Genome-wide binding of RctB initiator reveals the mechanism coordinating the replication of Vibrio cholerae two chromosomes.

Bacterial genomes can expand through the acquisition of megaplasmids, which eventually become secondary chromosomes encoding vital functions. In Vibrio cholerae, the replication of its secondary chromosome (Chr2) is initiated by RctB, a replication factor evolved from ancestral plasmid initiators. The hallmark of this system is the synchronization of Chr2 replication termination with the one of the main chromosome (Chr1) via a unique RctB-binding sequence (crtS).
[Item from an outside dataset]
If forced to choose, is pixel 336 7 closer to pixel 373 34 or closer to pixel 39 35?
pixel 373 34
The molecular mechanisms underlying this coordination are not fully understood. Here we conducted a comprehensive genome-wide analysis of V. cholerae RctB binding pattern at different cell cycle stages. Our results show that RctB is primarily bound to sites that prevent the initiation of Chr2 replication. This effect is abolished with crtS replication which is coupled to a shift in the RctB binding pattern towards replication-activating sites, allowing Chr2 replication. Furthermore, our structural work supports the formation of diverse oligomeric states of RctB coupled to the allosteric effect of DNA that define the accessibility of ori2. We propose a synchronization model in which, upon replication, crtS can locally destabilize the RctB inhibition complex that otherwise locks the origin of Chr2 replication.